Dr. Forster and his team published a study in CMAJ that shows there are consequences for both patients and the hospital when emergency surgeries are delayed. Because there are no standards for the timeframe a patient with emergency needs should get into surgery, the researchers set an aggressive scale for the different grades of urgency.
They found that patients whose emergency surgeries were delayed had a 4.9 percent mortality risk in hospital, compared to a 3.2 percent risk for non-delayed patients. Delayed patients also stayed in hospital after their surgery on average 1.1 days longer, and cost the hospital $1,409 more than patients who were not delayed.
The researchers looked at data from 15,160 adults who had emergency surgery at The Ottawa Hospital between January 2012 and October 2014. They found that 2,820 of these patients, or 19 percent, experienced a delay.
The reasons for delays were known in 39 percent of cases. The most common reason was that no operating room or operating staff were available.
The researchers spent the first three months of the study collecting data on the demand for emergency surgery at The Ottawa Hospital. In January 2013, the hospital began using a new method for scheduling emergency surgeries.

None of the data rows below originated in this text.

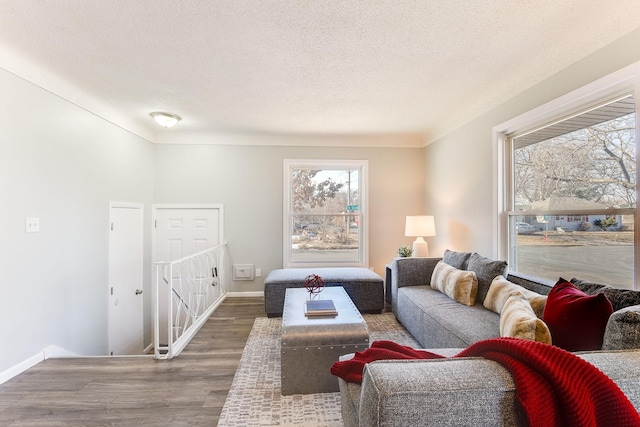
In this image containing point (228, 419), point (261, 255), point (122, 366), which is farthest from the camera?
point (261, 255)

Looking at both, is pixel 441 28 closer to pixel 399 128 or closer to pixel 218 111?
pixel 399 128

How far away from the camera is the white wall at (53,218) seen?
7.19 feet

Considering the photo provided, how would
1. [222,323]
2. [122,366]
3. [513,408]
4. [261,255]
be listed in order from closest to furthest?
[513,408] < [122,366] < [222,323] < [261,255]

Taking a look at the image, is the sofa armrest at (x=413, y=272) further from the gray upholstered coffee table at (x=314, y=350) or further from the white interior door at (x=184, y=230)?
the white interior door at (x=184, y=230)

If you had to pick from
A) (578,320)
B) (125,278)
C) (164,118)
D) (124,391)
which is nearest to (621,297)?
(578,320)

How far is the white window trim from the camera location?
1811 mm

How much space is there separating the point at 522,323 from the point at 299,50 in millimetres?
2312

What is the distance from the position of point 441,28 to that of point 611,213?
5.67 feet

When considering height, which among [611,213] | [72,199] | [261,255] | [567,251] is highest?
[72,199]

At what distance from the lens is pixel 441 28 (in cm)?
195

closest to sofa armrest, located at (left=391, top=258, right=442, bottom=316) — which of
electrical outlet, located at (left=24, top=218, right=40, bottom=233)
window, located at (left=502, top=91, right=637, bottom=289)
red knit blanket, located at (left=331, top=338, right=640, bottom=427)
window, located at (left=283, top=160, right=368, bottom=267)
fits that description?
window, located at (left=502, top=91, right=637, bottom=289)

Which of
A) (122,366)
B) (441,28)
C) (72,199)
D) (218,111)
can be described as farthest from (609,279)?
(72,199)

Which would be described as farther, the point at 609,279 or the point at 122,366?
the point at 122,366

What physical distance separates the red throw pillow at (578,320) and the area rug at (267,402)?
4.21ft
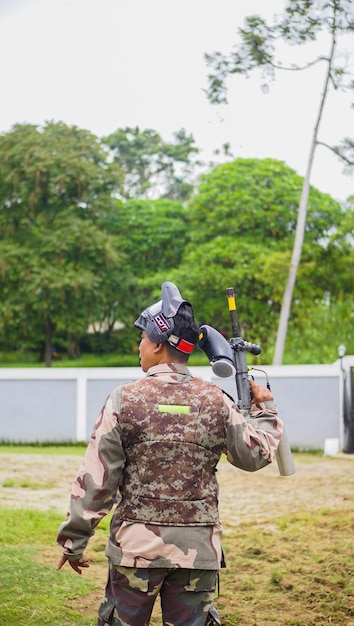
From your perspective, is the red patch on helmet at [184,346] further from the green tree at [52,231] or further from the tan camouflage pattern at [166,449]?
the green tree at [52,231]

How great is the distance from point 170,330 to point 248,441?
522 millimetres

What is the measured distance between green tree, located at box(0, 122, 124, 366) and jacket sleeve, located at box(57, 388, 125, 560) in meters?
27.3

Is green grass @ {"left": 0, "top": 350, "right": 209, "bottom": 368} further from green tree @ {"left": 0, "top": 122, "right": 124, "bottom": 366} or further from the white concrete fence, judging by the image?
the white concrete fence

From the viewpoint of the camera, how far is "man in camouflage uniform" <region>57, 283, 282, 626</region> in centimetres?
333

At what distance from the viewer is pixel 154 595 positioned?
3387 millimetres

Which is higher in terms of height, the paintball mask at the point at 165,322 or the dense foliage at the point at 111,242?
the dense foliage at the point at 111,242

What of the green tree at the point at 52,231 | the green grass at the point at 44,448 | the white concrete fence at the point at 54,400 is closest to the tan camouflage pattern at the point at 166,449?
the green grass at the point at 44,448

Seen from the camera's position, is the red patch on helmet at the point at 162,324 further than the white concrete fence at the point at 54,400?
No

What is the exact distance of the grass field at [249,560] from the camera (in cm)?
583

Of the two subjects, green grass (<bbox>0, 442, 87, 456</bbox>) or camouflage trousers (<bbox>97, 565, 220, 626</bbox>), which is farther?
green grass (<bbox>0, 442, 87, 456</bbox>)

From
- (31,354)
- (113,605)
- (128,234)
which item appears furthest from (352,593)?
(31,354)

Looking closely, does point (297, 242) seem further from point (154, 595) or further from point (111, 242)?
point (154, 595)

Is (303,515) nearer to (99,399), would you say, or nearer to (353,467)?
(353,467)

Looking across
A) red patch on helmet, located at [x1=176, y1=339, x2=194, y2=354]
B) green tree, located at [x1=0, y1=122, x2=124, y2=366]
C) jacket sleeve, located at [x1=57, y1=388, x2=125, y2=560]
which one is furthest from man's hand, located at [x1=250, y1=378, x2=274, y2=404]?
green tree, located at [x1=0, y1=122, x2=124, y2=366]
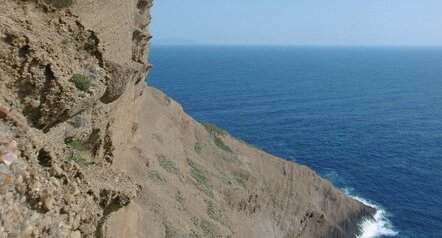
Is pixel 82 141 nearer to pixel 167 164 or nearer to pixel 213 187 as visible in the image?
pixel 167 164

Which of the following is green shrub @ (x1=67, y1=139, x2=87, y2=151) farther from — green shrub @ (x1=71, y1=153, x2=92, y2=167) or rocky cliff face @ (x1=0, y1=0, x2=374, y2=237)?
green shrub @ (x1=71, y1=153, x2=92, y2=167)

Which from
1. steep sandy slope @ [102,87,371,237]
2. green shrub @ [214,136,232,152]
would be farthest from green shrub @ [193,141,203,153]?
green shrub @ [214,136,232,152]

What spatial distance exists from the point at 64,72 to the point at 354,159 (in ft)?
255

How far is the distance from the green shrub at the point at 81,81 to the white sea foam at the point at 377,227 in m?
54.4

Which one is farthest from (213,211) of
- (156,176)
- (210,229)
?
(156,176)

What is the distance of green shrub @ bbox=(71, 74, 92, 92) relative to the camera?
20511 millimetres

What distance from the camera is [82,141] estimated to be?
78.2 feet

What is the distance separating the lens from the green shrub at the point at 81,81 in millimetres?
20511

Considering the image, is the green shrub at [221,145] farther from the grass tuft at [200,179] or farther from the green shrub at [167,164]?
the green shrub at [167,164]

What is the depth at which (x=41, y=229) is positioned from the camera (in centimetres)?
1486

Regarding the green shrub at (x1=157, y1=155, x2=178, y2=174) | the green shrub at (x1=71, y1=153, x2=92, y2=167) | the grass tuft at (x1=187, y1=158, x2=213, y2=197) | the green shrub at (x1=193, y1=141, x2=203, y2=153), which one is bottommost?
the grass tuft at (x1=187, y1=158, x2=213, y2=197)

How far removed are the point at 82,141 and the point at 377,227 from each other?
180 feet

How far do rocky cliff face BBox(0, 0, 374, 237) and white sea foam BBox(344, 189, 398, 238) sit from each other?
2174 cm

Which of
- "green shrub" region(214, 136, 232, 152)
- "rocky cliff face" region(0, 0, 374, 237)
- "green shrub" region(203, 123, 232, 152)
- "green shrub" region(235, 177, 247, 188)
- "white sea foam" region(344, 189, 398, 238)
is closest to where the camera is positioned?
"rocky cliff face" region(0, 0, 374, 237)
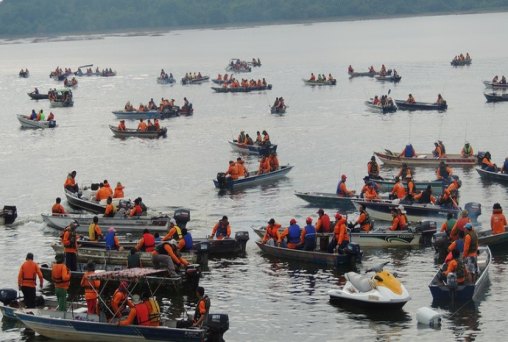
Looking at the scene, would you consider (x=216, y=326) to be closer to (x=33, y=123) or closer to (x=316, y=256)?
(x=316, y=256)

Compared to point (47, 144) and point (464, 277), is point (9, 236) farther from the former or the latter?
point (47, 144)

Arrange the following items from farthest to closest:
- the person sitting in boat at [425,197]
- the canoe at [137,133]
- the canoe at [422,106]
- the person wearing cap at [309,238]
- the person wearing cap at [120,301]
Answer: the canoe at [422,106] → the canoe at [137,133] → the person sitting in boat at [425,197] → the person wearing cap at [309,238] → the person wearing cap at [120,301]

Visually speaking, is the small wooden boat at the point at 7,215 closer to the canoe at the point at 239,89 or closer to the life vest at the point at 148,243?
the life vest at the point at 148,243

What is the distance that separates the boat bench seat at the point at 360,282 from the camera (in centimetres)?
3198

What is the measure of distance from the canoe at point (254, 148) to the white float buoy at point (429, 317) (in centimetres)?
3415

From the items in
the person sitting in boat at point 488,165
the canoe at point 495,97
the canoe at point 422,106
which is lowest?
the person sitting in boat at point 488,165

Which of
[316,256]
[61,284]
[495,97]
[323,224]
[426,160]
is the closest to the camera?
[61,284]

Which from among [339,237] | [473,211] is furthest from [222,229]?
[473,211]

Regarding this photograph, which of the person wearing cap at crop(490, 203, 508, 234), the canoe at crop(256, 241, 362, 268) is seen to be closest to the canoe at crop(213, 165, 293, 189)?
the canoe at crop(256, 241, 362, 268)

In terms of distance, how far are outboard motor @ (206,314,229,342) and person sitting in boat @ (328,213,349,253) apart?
941 cm

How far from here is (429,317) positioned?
1189 inches

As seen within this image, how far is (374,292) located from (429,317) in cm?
209

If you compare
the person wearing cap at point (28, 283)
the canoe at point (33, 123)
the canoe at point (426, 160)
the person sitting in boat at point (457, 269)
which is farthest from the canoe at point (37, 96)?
the person sitting in boat at point (457, 269)

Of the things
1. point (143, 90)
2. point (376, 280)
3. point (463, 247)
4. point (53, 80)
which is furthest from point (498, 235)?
point (53, 80)
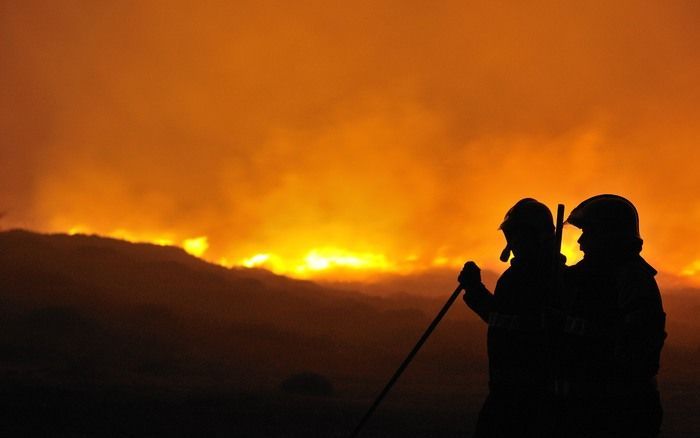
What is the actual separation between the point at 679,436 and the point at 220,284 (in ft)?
259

This included dedicating operating room time specifically for emergency surgeries and spreading elective surgeries more evenly throughout the week. After the hospital implemented this new model, there was a significant increase in the number of emergency surgeries that happened on time.
"There was a massive improvement in patients getting to emergency surgeries on time with this new model," said Dr. Forster. "It might seem counterintuitive, but having unused time in expensive operating rooms could save both money and lives."
This study's findings justify these changes made by The Ottawa Hospital, and justify other health-care institutions focusing on the issue.
The study also showed that the risk of dying after surgery tapered off for patients who waited over 1.1 times their assigned wait time. This surprising finding could mean that some patients need surgery immediately, but others can tolerate the wait.
"If we can find out why these patients can tolerate waiting a bit longer, then we can identify which kinds of patients and surgeries should be prioritized," said Dr. Daniel McIsaac, first author and an associate scientist and anesthesiologist at The Ottawa Hospital and assistant professor at the University of Ottawa.